Lenehan's comment is perfectly idiomatic: "Clever. Very [i.e., Very clever]." English speakers do this all the time, following one-adjective judgments with some elaboration or emphasis: "Right. You're perfectly right." But by combining Lenehan's two fragmentary sentences into one, the headline creates a Yoda-like impression of distorted syntax: Clever very is it. No reversal of time is involved, so it may be wrong to call it hysteron proteron, but in a grammatical sense, at least, the last comes first.
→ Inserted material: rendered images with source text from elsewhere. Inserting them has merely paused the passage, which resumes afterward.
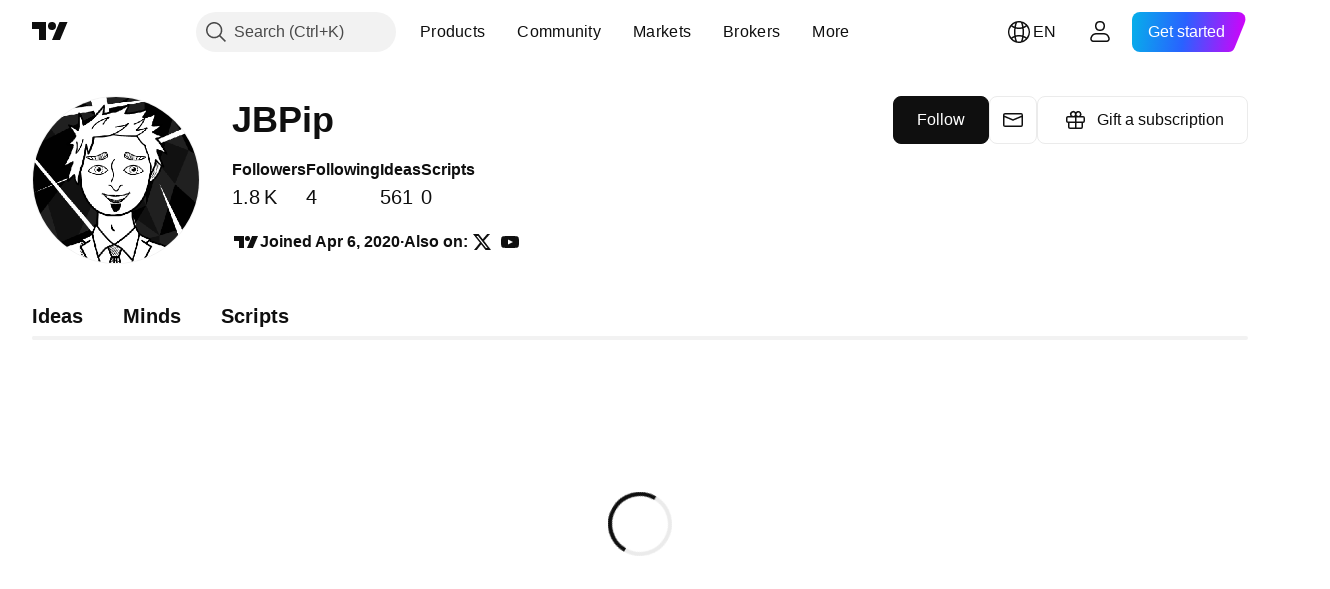

--- FILE ---
content_type: text/css; charset=utf-8
request_url: https://static.tradingview.com/static/bundles/62068.3acc7ce2b18fe5d43522.css
body_size: 218
content:
.header-xyCnwtf2{align-items:center;display:flex;gap:8px;justify-content:space-between;min-height:36px}.title-xyCnwtf2{font-family:-apple-system,BlinkMacSystemFont,Trebuchet MS,Roboto,Ubuntu,sans-serif;font-feature-settings:"tnum" on,"lnum" on;--ui-lib-typography-line-height:32px;line-height:var(--ui-lib-typography-line-height);--ui-lib-typography-font-size:24px;font-size:var(--ui-lib-typography-font-size);font-style:normal;font-weight:600;width:100%}[data-query-type=container] .title-xyCnwtf2{font-family:-apple-system,BlinkMacSystemFont,Trebuchet MS,Roboto,Ubuntu,sans-serif;font-feature-settings:"tnum" on,"lnum" on;--ui-lib-typography-line-height:32px;line-height:var(--ui-lib-typography-line-height);--ui-lib-typography-font-size:24px;font-size:var(--ui-lib-typography-font-size);font-style:normal;font-weight:600}@media (min-width:768px){.title-xyCnwtf2{font-family:-apple-system,BlinkMacSystemFont,Trebuchet MS,Roboto,Ubuntu,sans-serif;font-feature-settings:"tnum" on,"lnum" on;--ui-lib-typography-line-height:36px;line-height:var(--ui-lib-typography-line-height);--ui-lib-typography-font-size:28px;font-size:var(--ui-lib-typography-font-size);font-style:normal;font-weight:600}}@supports not (container-type:inline-size){@media (min-width:702px){[data-query-type=container] .title-xyCnwtf2{font-family:-apple-system,BlinkMacSystemFont,Trebuchet MS,Roboto,Ubuntu,sans-serif;font-feature-settings:"tnum" on,"lnum" on;--ui-lib-typography-line-height:36px;line-height:var(--ui-lib-typography-line-height);--ui-lib-typography-font-size:28px;font-size:var(--ui-lib-typography-font-size);font-style:normal;font-weight:600}}}@container content-container (min-width: 702px){[data-query-type=container] .title-xyCnwtf2{font-family:-apple-system,BlinkMacSystemFont,Trebuchet MS,Roboto,Ubuntu,sans-serif;font-feature-settings:"tnum" on,"lnum" on;--ui-lib-typography-line-height:36px;line-height:var(--ui-lib-typography-line-height);--ui-lib-typography-font-size:28px;font-size:var(--ui-lib-typography-font-size);font-style:normal;font-weight:600}}.content-xyCnwtf2{margin:24px 0 0;min-height:320px}.footer-xyCnwtf2{margin:32px 0 0}.root-rtENiC59{margin:0 auto;max-width:640px;padding:24px 0 0}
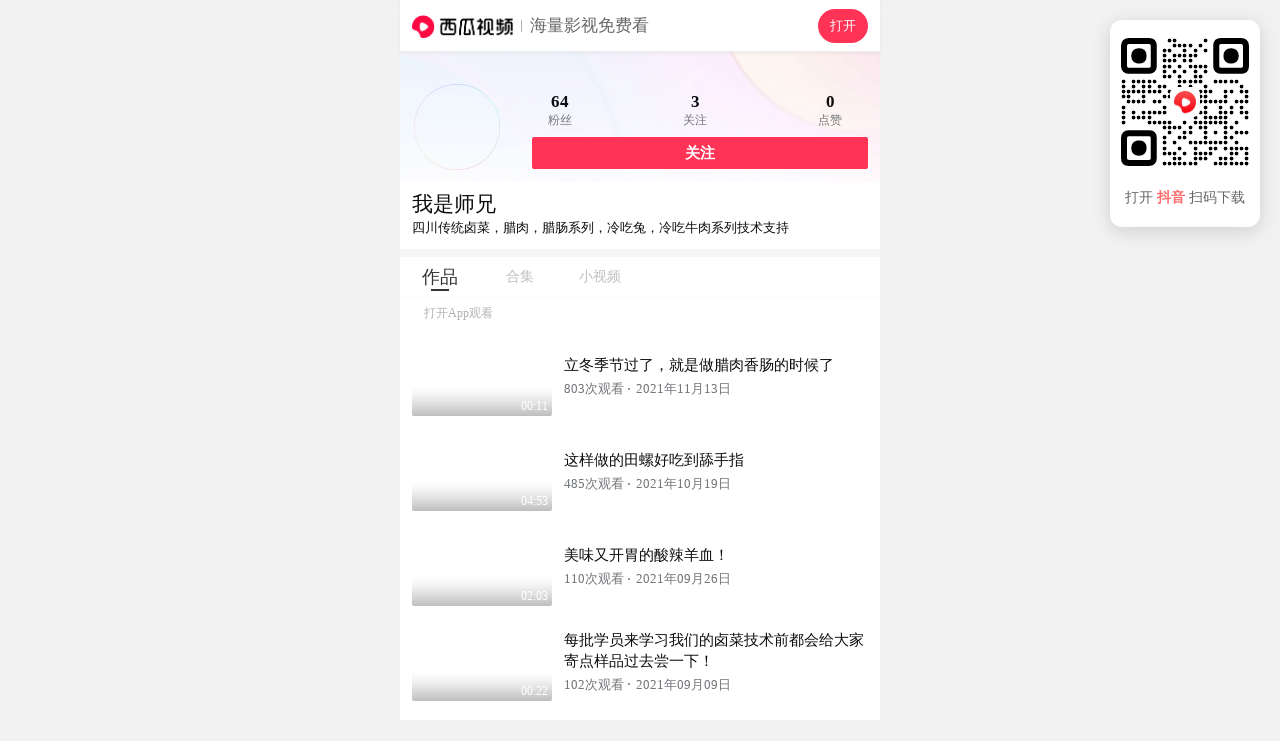

--- FILE ---
content_type: text/css; charset=utf-8
request_url: https://lf3-cdn-tos.bdxiguastatic.com/obj/ixigua-static/xigua-wap/static/css/async/pages-User.d9a448d1.css
body_size: 1207
content:
.lazy-load-image-background.blur{filter:blur(15px)}.lazy-load-image-background.blur.lazy-load-image-loaded{filter:blur(0);transition:filter .3s}.lazy-load-image-background.blur>img{opacity:0}.lazy-load-image-background.blur.lazy-load-image-loaded>img{opacity:1;transition:opacity .3s}.xigua-timetag{font-size:13px;line-height:17px;margin-top:8px}.xigua-timetag-main{margin-top:2px}.xigua-timetag-detail{padding:9px 0}.xigua-timetag-item{color:#73767a;font-family:PingFang SC;font-size:13px;line-height:18px;margin-right:12px;position:relative}@media(prefers-color-scheme:dark){.dark-theme .xigua-timetag-item{color:#ffffff80}}.xigua-timetag-item--circle:after{background-color:#757575;border-radius:50%;content:" ";display:block;height:2px;position:absolute;right:-6px;top:50%;transform:translateY(-50%);width:2px}.xigua-timetag-item--circle:last-child{margin-right:0}.xigua-timetag-item--circle:last-child:after{display:none}.videoitem,.videoitem-yumme{display:flex;height:95px;padding:8px 0;width:100%}.videoitem-left,.videoitem-yumme-left{-webkit-tap-highlight-color:rgba(0,0,0,0);border-radius:2px;flex-shrink:0;height:100%;overflow:hidden;position:relative;text-decoration:none;width:140px}.videoitem-left:before,.videoitem-yumme-left:before{background:linear-gradient(0deg,#000,rgba(0,0,0,.738) 19%,rgba(0,0,0,.541) 34%,rgba(0,0,0,.382) 47%,rgba(0,0,0,.278) 56.5%,rgba(0,0,0,.194) 65%,rgba(0,0,0,.126) 73%,rgba(0,0,0,.075) 80.2%,rgba(0,0,0,.042) 86.1%,rgba(0,0,0,.021) 91%,rgba(0,0,0,.008) 95.2%,rgba(0,0,0,.002) 98.2%,#0000);bottom:0;content:" ";height:32px;left:0;opacity:.26;position:absolute;width:100%}.videoitem-left-img,.videoitem-yumme-left-img{border-radius:8px;height:100%;width:100%}.videoitem-left-duration,.videoitem-yumme-left-duration{bottom:4px;color:#fff;font-size:12px;font-weight:500;line-height:12px;position:absolute;right:4px}.videoitem-right,.videoitem-yumme-right{align-items:center;display:flex;margin-left:12px;vertical-align:top}.videoitem-right .item-container,.videoitem-yumme-right .item-container{display:flex;flex-direction:column;justify-content:center}.videoitem-right-title,.videoitem-yumme-right-title{-webkit-line-clamp:2;-webkit-box-orient:vertical;display:-webkit-box;font-family:PingFangSC-Medium;font-size:14px;font-weight:400;line-height:20px;margin:0;overflow:hidden;text-overflow:ellipsis;word-break:break-all}.videoitem-right-title .prepend-tag,.videoitem-yumme-right-title .prepend-tag{background:#236ddb0a;border-radius:2px;color:#236ddb;display:inline-block;font-size:11px;font-weight:500;height:18px;line-height:17px;margin-right:4px;margin-top:-2px;padding:1px 4px;position:relative;text-align:center;vertical-align:middle;width:30px}.videoitem-right-title .prepend-tag:after,.videoitem-yumme-right-title .prepend-tag:after{border:1px solid #236ddb1f;border-radius:4px;box-sizing:border-box;content:" ";display:block;height:36px;left:-50%;position:absolute;top:-50%;transform:scale(.5);width:60px}.videoitem-right .xigua-timetag,.videoitem-yumme-right .xigua-timetag{-webkit-text-size-adjust:none;font-size:12px;line-height:14px;margin-top:4px;overflow:hidden;text-overflow:ellipsis;white-space:nowrap}.videoitem-yumme .videoitem-left{background-color:#000;border-radius:2px}.videoitem-yumme .videoitem-left-img{border-radius:2px;height:100%;width:100%}.videoitem-yumme .videoitem-left-img--vertical{border-radius:0;border-radius:initial;height:100%;left:50%;position:absolute;top:50%;transform:translate(-50%,-50%);width:auto}.videoitem-yumme .videoitem-left-img--blurred{filter:blur(14px);height:120%;left:-10%;position:absolute;top:-10%;width:120%}.xigua-user-item-more{color:#f33;font-size:15px;height:15px;line-height:15px;margin-bottom:8px;margin-top:15px;text-align:center;vertical-align:middle}.xigua-user-item-more img{height:12px;margin-left:4px;width:12px}.xigua-user-item-more--yumme{color:#12ce8f}.xigua-user-item-more--yumme img{display:none}.uservideos,.uservideos-yumme{overflow:hidden;padding-bottom:108px;position:relative}.uservideos .user-title,.uservideos-yumme .user-title{font-size:17px;font-weight:500;line-height:24px;padding:10px 0 4px}.Tabs-container{background-color:#fff;border-bottom:1px solid rgba(0,0,0,.016);display:flex;height:40px;overflow:auto;padding-bottom:10px;width:100%}.Tabs-item{color:silver;font-size:14px;line-height:40px;min-width:80px;text-align:center;text-decoration:none}.Tabs-item.active>span{color:#333;font-size:18px;font-weight:500;position:relative}.Tabs-item.active>span:after{background-color:#333;bottom:-4px;content:" ";height:2px;left:50%;position:absolute;transform:translate(-50%);width:50%}@media(min-width:800px){body{backdrop-filter:blur(10px);-webkit-backdrop-filter:blur(10px);background:#f0f0f0d9}}@media(min-width:800px)and (prefers-color-scheme:dark){body{backdrop-filter:blur(10px);-webkit-backdrop-filter:blur(10px);background:#1c1c1ccc}}@keyframes block-loading-animation{0%{background-position:0 0}to{background-position:750px 0}}.user-series-list{padding-bottom:108px}.user-series-list-item{align-items:center;display:flex;justify-content:flex-start;margin-top:36px}.user-series-list-item-poster{flex-shrink:0;height:80px;position:relative;width:140px}.user-series-list-item-poster:after,.user-series-list-item-poster:before{content:" ";height:100%;left:50%;position:absolute;transform:translateX(-50%)}.user-series-list-item-poster:after{background-color:hsla(150,1%,72%,.502);top:-6px;width:95%;z-index:-1}.user-series-list-item-poster:before{background-color:hsla(150,1%,72%,.376);top:-12px;width:90%;z-index:-2}.user-series-list-item-poster>img{height:100%;object-fit:cover;object-position:top left;width:100%}.user-series-list-item-number{bottom:10px;color:#fff;font-size:12px;position:absolute;right:10px}.user-series-list-item-info{display:flex;flex-direction:column;margin-left:12px}.user-series-list-item-info>h3{font-size:18px;margin:0}.user-series-list-item-info-subtitle{color:#b7b9b8;font-size:14px;margin-top:8px}.user-series-list-item-info-subtitle>span:first-child{margin-right:12px}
Another form of hyperbaton is anastrophe (uh-NAS-truh-FEE, from ana- = back + strephein = to turn), which, when it is not treated simply as synonymous with hyperbaton, is variously defined as moving the position of one word in a sentence or as changing the normal subject-verb-object order. Standing near the printing presses, Bloom thinks, "Hell of a racket they make," putting the object-phrase of the sentence in front of its subject for emphasis. Myles Crawford asks of Garrett Deasy, "Was he short taken?," moving the adjective in front of its verb for emphasis. (Slote notes that the OED defines "to be taken short" as "to have an urgent need to urinate or defecate.") By the logic of Gilbert and Seidman both expressions could possibly be described as instances of hysteron proteron. Vast is the overlap among these three terms.